═════ READING PASSAGE ═════

Abstract
In this thesis I consider the influence of Alice Brill's transnational background on her photographs of 1950s São Paulo. Brill was born in 1920 to a Jewish-German family. In 1934 she immigrated to São Paulo where she involved herself in local artistic circles. From 1946-47 she received a grant to study at the University of New Mexico and with the Art Students League in New York. Brill learned photography during her time in the United States, hoping to create documentary photo-essays in Brazil which she could send to American illustrated magazines. None of Brillss works were published in the United States, however, on returning to São Paulo in 1948 Brill was invited by Pietro Maria Bardi, Director of the Museu de Arte de São Paulo Assis Chateaubriand, to "record the daily life of the citizens of São Paulo". Bardi intended the photographs to be published as an homage to the city's 400th anniversary, but lacked sufficient funding to complete the volume. Brill's images of São Paulo depict the metropolis in a way unique during the period: as a space shared by multi-racial communities. While many photographers and publications metaphorically white-washed the city by depicting only its most Europeanized attributes, Brill consciously sought out underrepresented groups, specifically the burgeoning Afro-Brazilian community. Brill's point of view was shaped by her international upbringing and training: her experience as an outsider compelled her to document other outsider communities in São Paulo. She recognized the traditions of representation already in place in Brazil and manipulated familiar types in order to represent the nation's true hybridity. Influences on her work include: the long history of part-artistic, part-anthropological studies of the Brazilian people; local photographic traditions for picturing the city and its inhabitants; the European photojournalist style introduced to Brazil in 1944; and the international sensibility of Brill's patrons, the Bardis. I attempt to show how Brill balanced these considerations with her own personal understanding of Brazil as a multivalent space.

═════ SUPPLIED INFORMATION ═════

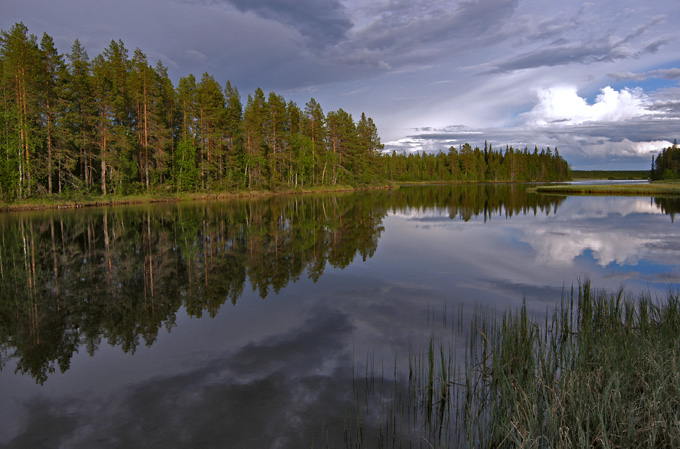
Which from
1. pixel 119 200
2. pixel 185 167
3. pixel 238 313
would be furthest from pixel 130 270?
pixel 185 167

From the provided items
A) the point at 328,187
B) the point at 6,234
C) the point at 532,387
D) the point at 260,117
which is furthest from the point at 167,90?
the point at 532,387

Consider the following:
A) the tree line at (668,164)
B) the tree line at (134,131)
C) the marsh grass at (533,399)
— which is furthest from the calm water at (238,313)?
the tree line at (668,164)

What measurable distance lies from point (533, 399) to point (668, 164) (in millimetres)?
156990

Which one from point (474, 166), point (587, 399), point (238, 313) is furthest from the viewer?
point (474, 166)

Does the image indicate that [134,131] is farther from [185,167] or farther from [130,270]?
[130,270]

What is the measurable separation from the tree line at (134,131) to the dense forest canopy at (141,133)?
14 centimetres

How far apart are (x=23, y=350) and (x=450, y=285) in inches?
458

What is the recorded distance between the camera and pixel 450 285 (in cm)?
1375

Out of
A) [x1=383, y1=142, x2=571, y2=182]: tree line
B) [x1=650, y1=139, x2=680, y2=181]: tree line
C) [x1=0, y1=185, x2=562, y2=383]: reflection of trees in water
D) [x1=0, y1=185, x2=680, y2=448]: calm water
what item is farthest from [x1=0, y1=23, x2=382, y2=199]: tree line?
[x1=650, y1=139, x2=680, y2=181]: tree line

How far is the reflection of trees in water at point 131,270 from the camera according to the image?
9.70m

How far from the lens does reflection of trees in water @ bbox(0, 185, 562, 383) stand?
382 inches

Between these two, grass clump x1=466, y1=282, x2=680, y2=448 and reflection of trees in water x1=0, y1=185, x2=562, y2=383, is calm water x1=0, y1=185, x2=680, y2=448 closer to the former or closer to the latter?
reflection of trees in water x1=0, y1=185, x2=562, y2=383

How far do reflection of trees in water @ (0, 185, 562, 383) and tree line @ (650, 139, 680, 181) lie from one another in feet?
411

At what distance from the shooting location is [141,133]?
182 ft
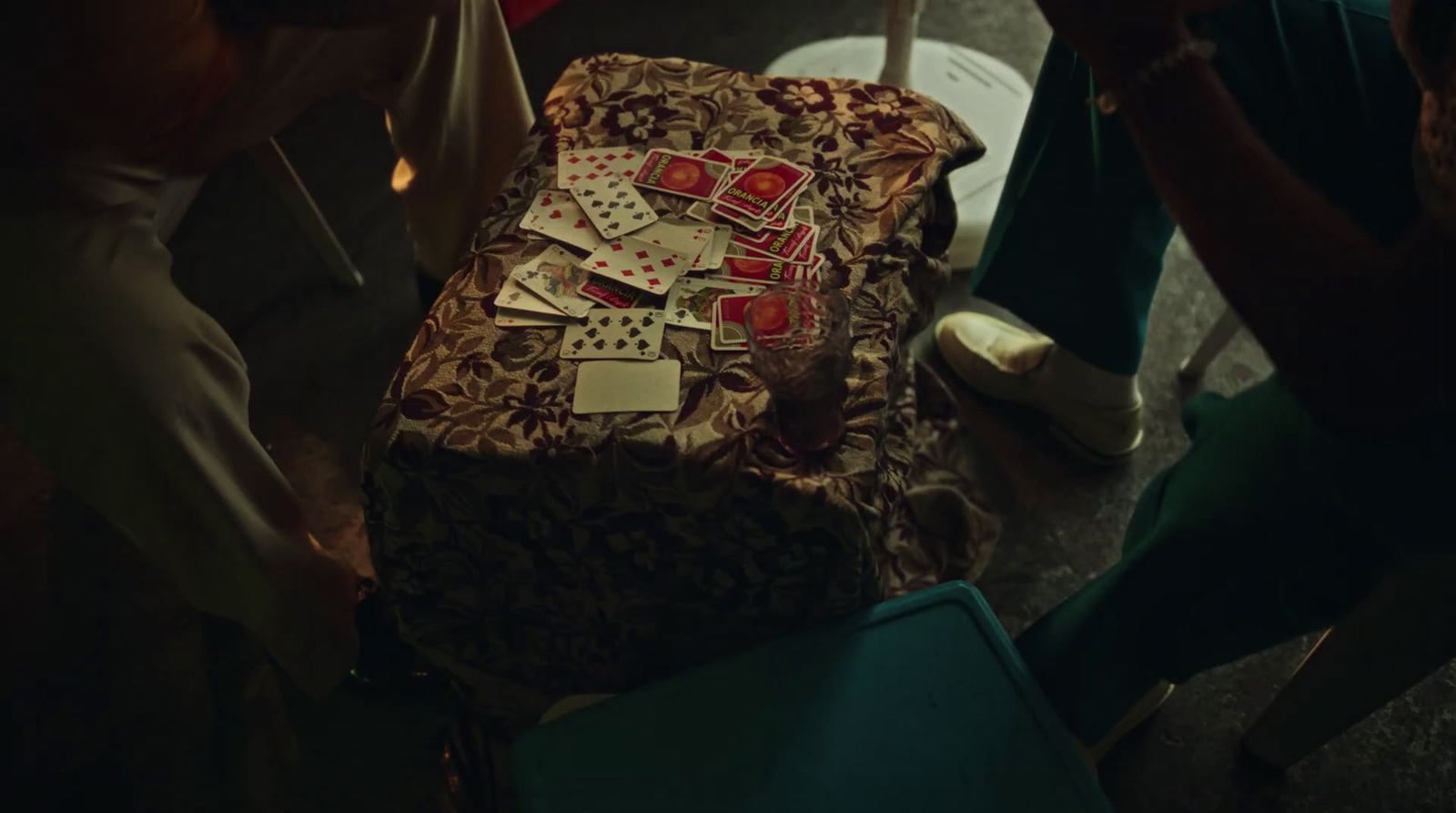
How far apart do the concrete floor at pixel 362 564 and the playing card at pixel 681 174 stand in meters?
0.76

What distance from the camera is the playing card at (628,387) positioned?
3.21 ft

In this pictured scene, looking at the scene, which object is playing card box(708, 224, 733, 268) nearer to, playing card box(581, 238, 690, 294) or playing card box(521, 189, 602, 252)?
playing card box(581, 238, 690, 294)

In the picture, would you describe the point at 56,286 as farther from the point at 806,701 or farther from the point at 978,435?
the point at 978,435

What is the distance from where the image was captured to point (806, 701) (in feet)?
3.00

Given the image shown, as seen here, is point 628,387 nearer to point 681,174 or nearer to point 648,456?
point 648,456

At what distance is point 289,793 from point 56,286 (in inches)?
30.4

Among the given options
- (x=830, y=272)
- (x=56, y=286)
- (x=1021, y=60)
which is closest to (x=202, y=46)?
(x=56, y=286)

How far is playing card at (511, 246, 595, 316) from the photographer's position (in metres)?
1.07

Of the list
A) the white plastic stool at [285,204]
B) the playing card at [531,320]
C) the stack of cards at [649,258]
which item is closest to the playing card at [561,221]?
the stack of cards at [649,258]

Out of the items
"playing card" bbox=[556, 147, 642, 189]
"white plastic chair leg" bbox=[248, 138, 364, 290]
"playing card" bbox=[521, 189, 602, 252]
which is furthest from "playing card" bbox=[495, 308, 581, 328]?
"white plastic chair leg" bbox=[248, 138, 364, 290]

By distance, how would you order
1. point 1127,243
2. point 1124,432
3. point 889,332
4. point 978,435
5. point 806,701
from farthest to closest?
point 978,435
point 1124,432
point 1127,243
point 889,332
point 806,701

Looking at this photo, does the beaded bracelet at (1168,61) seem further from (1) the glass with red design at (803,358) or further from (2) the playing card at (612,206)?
(2) the playing card at (612,206)

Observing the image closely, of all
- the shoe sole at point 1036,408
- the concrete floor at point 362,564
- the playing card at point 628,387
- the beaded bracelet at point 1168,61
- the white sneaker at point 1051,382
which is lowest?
the concrete floor at point 362,564

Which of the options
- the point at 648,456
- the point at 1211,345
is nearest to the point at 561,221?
the point at 648,456
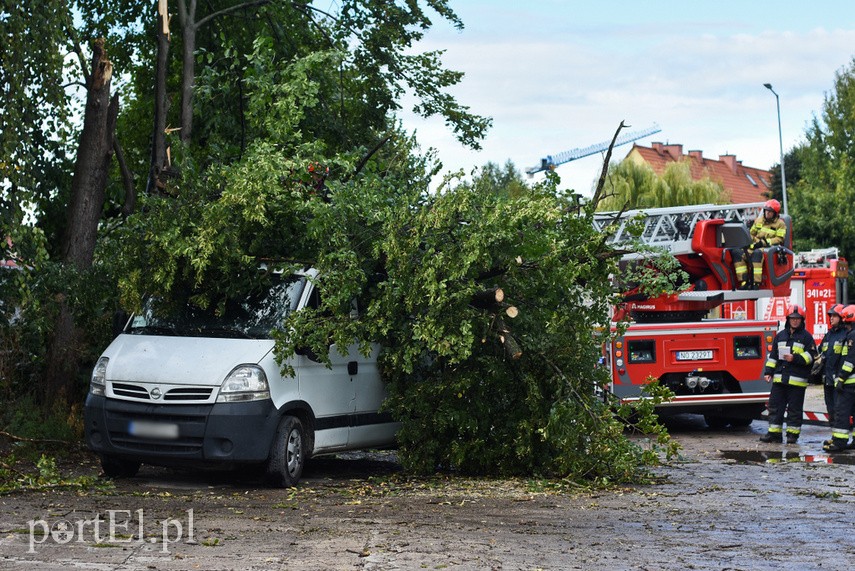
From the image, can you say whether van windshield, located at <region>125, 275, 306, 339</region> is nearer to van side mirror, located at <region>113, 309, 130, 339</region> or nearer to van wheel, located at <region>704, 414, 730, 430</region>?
van side mirror, located at <region>113, 309, 130, 339</region>

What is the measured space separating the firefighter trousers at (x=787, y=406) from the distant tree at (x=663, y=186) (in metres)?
33.7

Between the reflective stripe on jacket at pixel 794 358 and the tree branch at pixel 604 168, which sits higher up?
the tree branch at pixel 604 168

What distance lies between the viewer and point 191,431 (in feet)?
28.5

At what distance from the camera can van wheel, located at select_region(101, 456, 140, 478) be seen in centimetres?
938

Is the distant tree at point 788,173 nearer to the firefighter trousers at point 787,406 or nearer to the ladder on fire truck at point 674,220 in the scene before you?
the ladder on fire truck at point 674,220

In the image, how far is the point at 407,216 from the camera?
30.1 feet

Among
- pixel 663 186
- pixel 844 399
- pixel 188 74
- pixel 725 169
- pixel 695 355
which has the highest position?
pixel 725 169

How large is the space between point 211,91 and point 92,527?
695 cm

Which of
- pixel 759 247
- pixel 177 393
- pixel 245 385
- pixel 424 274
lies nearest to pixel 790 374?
pixel 759 247

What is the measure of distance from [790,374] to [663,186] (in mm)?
36420

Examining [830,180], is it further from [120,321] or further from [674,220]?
[120,321]

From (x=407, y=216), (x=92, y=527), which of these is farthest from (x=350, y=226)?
(x=92, y=527)


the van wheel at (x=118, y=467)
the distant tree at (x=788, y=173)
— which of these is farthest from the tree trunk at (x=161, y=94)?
the distant tree at (x=788, y=173)

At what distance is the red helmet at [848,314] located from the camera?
1341cm
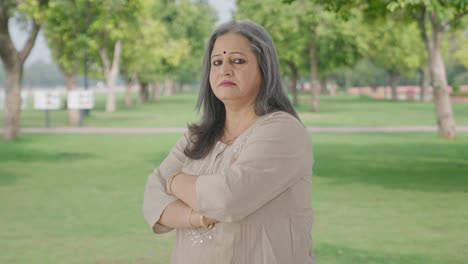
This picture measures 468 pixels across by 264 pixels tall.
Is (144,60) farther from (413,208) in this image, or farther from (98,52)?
(413,208)

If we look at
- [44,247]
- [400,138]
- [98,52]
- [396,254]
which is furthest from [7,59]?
[98,52]

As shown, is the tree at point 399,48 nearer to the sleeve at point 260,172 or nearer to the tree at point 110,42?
the tree at point 110,42

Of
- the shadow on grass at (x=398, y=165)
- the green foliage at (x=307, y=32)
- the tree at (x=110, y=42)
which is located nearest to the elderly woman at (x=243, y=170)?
the shadow on grass at (x=398, y=165)

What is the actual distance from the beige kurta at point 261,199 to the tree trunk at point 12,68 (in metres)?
21.7

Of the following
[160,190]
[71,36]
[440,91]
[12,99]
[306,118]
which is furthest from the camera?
[306,118]

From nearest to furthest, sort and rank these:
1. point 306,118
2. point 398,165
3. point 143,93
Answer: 1. point 398,165
2. point 306,118
3. point 143,93

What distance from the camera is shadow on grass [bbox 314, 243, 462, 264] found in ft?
25.7

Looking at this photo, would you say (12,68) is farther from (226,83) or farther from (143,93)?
(143,93)

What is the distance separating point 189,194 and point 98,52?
162 ft

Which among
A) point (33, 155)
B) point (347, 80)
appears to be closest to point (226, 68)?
point (33, 155)

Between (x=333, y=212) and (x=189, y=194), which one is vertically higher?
(x=189, y=194)

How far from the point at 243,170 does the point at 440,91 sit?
21.6m

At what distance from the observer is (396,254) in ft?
26.8

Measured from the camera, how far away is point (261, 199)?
307 centimetres
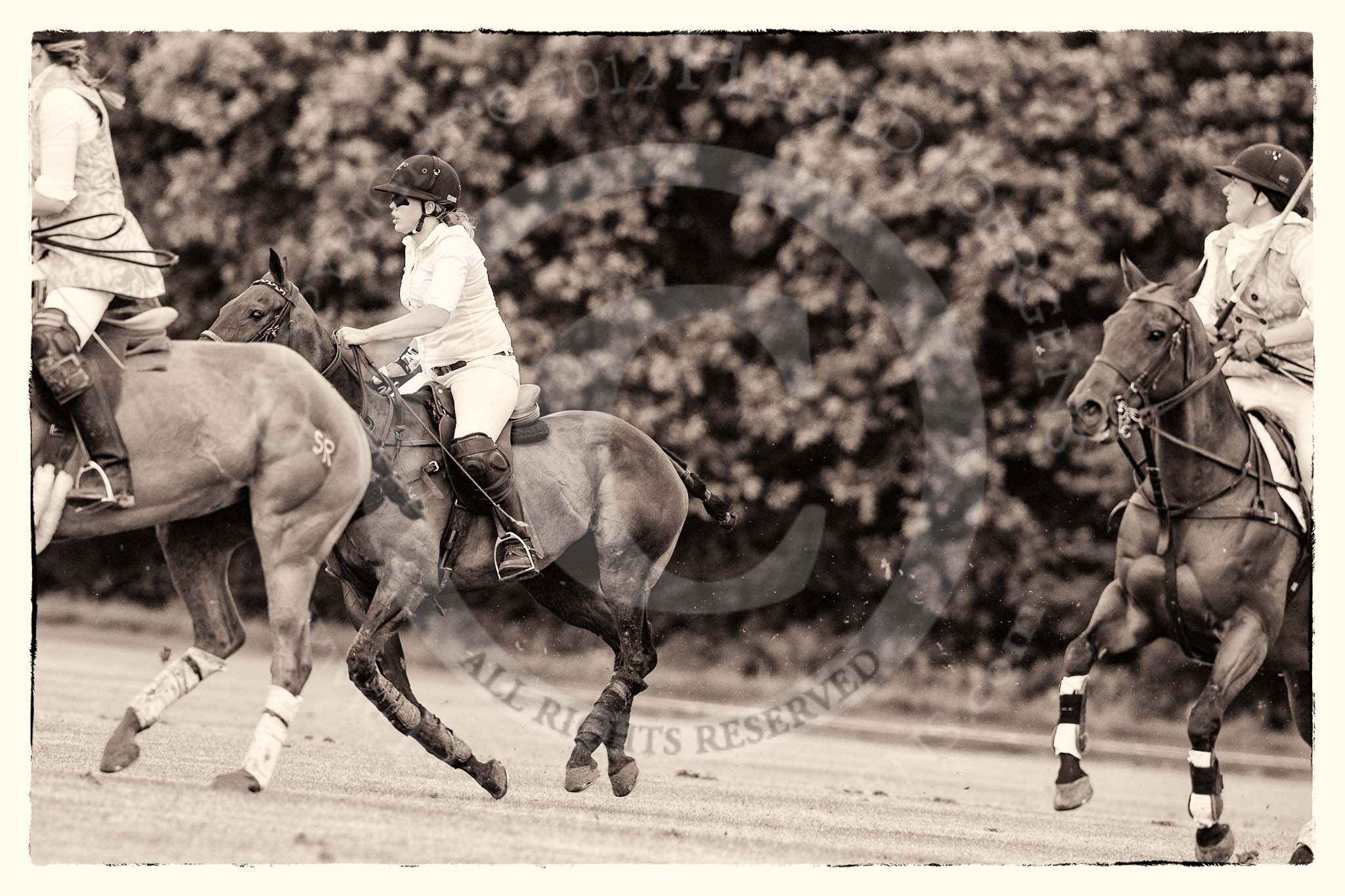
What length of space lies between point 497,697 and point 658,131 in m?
4.94

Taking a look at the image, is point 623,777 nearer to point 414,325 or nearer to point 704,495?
point 704,495

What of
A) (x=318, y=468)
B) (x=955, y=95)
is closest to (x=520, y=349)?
(x=955, y=95)

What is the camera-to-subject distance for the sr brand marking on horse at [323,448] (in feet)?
26.2

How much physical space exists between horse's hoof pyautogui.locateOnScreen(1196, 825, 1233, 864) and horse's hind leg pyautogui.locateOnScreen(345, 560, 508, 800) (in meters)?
3.60

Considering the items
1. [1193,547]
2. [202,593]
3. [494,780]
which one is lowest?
[494,780]

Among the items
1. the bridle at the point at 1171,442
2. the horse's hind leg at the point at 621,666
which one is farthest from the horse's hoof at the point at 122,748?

═════

- [EXERCISES]:
A: Using the thesis abstract, explain in one to three sentences why Alice Brill set out to photograph outsider communities in São Paulo.
B: According to the thesis abstract, in what year did Alice Brill immigrate to São Paulo?
C: Summarize the thesis abstract in two sentences.

- [RESPONSES]:
A: Brill's point of view was shaped by her international upbringing and training. Her own experience as an outsider compelled her to document other outsider communities in the city, such as the growing Afro-Brazilian community.

B: She immigrated to São Paulo in 1934.

C: The thesis examines how the transnational background of Alice Brill, a Jewish-German immigrant who studied photography in the United States, shaped her photographs of 1950s São Paulo, taken after Pietro Maria Bardi invited her to record the daily life of the city's citizens. Unlike many photographers who showed only the city's most Europeanized attributes, Brill depicted São Paulo as a space shared by multi-racial communities, drawing on several traditions while following her own understanding of Brazil as a multivalent space.